In a maintenance context, asset management is the practice of maintaining accurate records and schedules for every piece of physical equipment an organization is responsible for maintaining — tracking its location, condition, maintenance history, and PM requirements over its operational life.
Distinguishing Maintenance Asset Management from Other Uses of the Term
“Asset management” is used in several unrelated fields, which creates confusion:
Financial asset management refers to managing investment portfolios — stocks, bonds, real estate. Unrelated to maintenance.
IT asset management (ITAM) refers to tracking software licenses, hardware inventory, and IT contracts. It shares some conceptual overlap (tracking serial numbers, warranties) but is a separate discipline with different tools and goals.

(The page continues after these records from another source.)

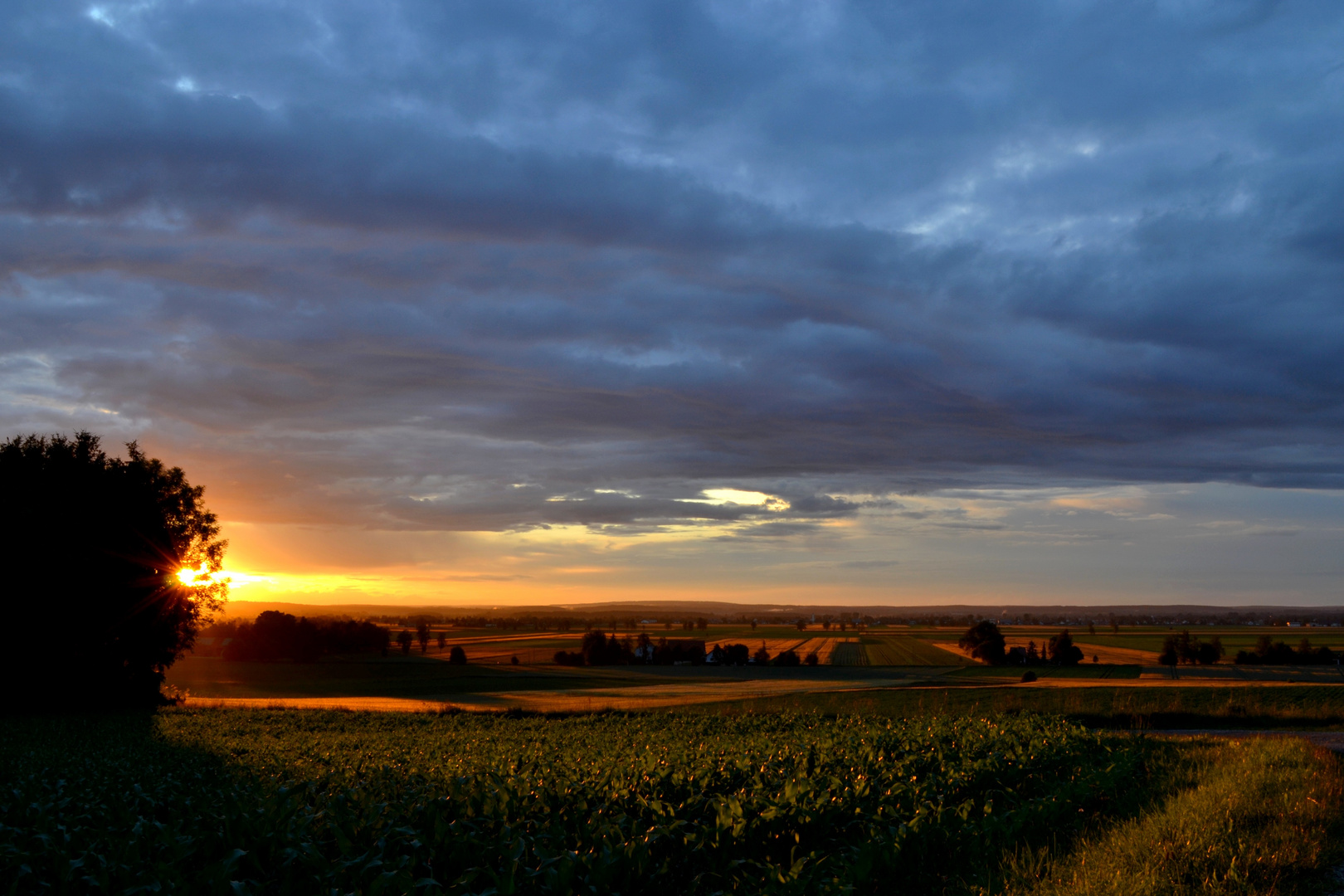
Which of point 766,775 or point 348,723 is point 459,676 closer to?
point 348,723

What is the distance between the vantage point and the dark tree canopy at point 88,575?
138 ft

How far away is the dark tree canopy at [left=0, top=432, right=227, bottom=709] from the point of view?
138ft

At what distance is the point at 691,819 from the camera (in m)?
10.9

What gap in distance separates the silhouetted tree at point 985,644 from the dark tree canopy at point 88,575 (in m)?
96.0

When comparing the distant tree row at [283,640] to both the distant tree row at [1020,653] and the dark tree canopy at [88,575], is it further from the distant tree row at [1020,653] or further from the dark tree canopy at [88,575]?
the distant tree row at [1020,653]

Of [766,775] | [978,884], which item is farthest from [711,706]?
[978,884]

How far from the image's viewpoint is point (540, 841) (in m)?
8.84

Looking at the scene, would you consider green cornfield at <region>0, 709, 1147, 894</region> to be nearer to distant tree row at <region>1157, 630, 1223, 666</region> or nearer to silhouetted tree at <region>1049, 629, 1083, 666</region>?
silhouetted tree at <region>1049, 629, 1083, 666</region>

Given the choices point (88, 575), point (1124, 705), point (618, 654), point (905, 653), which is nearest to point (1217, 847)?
point (1124, 705)

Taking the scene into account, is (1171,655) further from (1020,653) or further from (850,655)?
(850,655)

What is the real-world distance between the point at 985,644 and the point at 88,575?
104250 mm

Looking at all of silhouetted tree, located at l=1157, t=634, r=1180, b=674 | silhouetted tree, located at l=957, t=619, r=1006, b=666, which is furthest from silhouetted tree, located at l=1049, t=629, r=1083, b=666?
silhouetted tree, located at l=1157, t=634, r=1180, b=674

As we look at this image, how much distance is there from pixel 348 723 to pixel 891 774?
91.4ft

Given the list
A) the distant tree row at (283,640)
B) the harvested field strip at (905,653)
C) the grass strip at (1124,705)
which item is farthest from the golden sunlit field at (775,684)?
the distant tree row at (283,640)
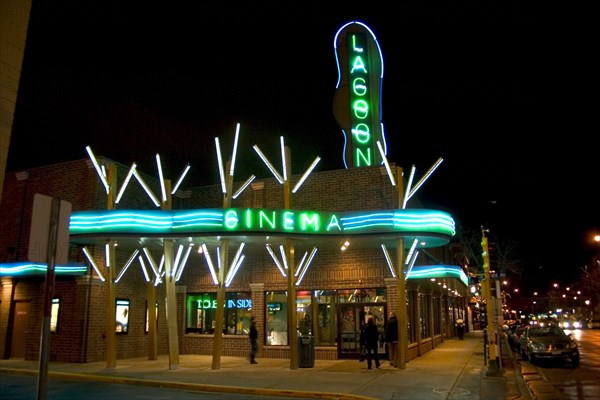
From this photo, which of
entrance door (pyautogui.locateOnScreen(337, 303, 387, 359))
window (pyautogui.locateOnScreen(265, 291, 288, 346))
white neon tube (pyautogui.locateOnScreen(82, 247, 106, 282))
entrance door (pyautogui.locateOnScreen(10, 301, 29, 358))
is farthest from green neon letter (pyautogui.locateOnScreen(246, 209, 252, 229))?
A: entrance door (pyautogui.locateOnScreen(10, 301, 29, 358))

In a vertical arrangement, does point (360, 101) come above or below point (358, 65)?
below

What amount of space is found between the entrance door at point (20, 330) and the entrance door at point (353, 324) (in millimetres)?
12330

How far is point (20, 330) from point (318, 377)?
12903 mm

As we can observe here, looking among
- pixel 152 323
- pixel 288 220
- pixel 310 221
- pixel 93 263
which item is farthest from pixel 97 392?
pixel 310 221

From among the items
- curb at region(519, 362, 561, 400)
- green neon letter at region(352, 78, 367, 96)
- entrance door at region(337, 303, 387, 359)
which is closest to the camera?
curb at region(519, 362, 561, 400)

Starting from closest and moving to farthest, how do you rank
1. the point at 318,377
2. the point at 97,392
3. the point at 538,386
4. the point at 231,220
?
the point at 97,392, the point at 538,386, the point at 318,377, the point at 231,220

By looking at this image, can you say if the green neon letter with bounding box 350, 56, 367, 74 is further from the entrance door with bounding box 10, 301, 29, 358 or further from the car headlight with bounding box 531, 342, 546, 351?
the entrance door with bounding box 10, 301, 29, 358

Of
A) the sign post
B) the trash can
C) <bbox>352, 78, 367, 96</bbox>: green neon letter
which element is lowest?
the trash can

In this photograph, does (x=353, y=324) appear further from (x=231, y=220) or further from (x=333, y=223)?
(x=231, y=220)

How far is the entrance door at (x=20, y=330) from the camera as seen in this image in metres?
21.2

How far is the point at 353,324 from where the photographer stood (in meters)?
21.0

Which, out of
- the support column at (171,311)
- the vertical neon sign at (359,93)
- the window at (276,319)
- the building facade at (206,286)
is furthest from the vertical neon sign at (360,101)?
the support column at (171,311)

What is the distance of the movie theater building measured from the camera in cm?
1761

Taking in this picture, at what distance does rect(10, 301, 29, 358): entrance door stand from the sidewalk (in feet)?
3.18
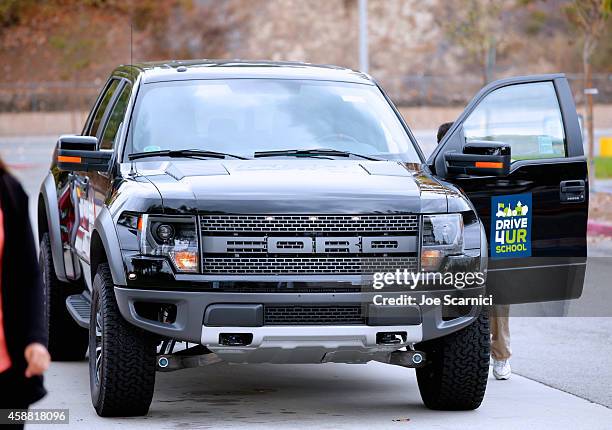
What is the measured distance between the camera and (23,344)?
449 cm

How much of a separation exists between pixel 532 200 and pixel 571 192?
297 millimetres

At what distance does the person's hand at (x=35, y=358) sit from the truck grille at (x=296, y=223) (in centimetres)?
262

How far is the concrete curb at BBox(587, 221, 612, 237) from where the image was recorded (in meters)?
18.3

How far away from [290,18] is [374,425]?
63312 mm

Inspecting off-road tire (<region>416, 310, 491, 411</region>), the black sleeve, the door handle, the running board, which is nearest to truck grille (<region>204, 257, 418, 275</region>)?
off-road tire (<region>416, 310, 491, 411</region>)

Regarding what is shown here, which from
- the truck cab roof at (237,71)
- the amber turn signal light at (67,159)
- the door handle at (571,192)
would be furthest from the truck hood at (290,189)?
the door handle at (571,192)

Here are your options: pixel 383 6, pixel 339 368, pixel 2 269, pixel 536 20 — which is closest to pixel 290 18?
pixel 383 6

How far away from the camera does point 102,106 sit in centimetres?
972

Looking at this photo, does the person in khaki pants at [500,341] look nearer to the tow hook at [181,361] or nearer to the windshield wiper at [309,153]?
the windshield wiper at [309,153]

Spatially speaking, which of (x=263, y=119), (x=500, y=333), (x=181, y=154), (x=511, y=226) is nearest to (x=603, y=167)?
(x=500, y=333)

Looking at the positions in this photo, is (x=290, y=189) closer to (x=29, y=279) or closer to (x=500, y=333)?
(x=500, y=333)

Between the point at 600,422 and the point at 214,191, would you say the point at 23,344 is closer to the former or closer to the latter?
the point at 214,191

Maintenance asset management — the subject of this entry — refers to managing physical plant equipment: HVAC systems, production machinery, vehicles, infrastructure, and facility components. The goal is operational: knowing what you have, where it is, what it needs, and what you’ve done to it.
What Maintenance Asset Management Includes
Asset registry. A structured record for every maintained asset: name, asset ID, location, manufacturer, model, serial number, installation date, warranty expiration, and assigned PM schedule. This is the foundation — without it, the rest of asset management has nothing to build on.
Maintenance history. Every work order, PM, inspection, and parts replacement linked to each specific asset. This history is what enables meaningful decisions: whether an asset is worth continued maintenance, what its failure patterns look like, and what it’s actually cost over time.
PM scheduling. Preventive maintenance is asset-specific. Each asset has maintenance requirements — a chiller has different PM needs than a conveyor belt — and those schedules live on the asset record. When a schedule fires, work is tied to that asset and goes into its history.
Lifecycle management. Tracking age, total maintenance cost, and performance trends over the asset’s life to inform replacement decisions. An asset that’s old, frequently failing, and expensive to maintain may cost more to keep running than to replace — but that judgment requires maintenance cost history.
Why It Matters in Maintenance
Without asset management, maintenance teams work from memory and improvisation. History lives in individual technicians’ heads and disappears when they leave. PM schedules exist on whiteboards or in spreadsheets disconnected from the assets they cover. Repair-vs-replace decisions are guesswork.
With a well-maintained asset registry and linked work order history, maintenance becomes data-driven: PM schedules are attached to specific assets, failure patterns are visible, and every technician — including someone new on their first day — has access to the full context for any asset they’re working on.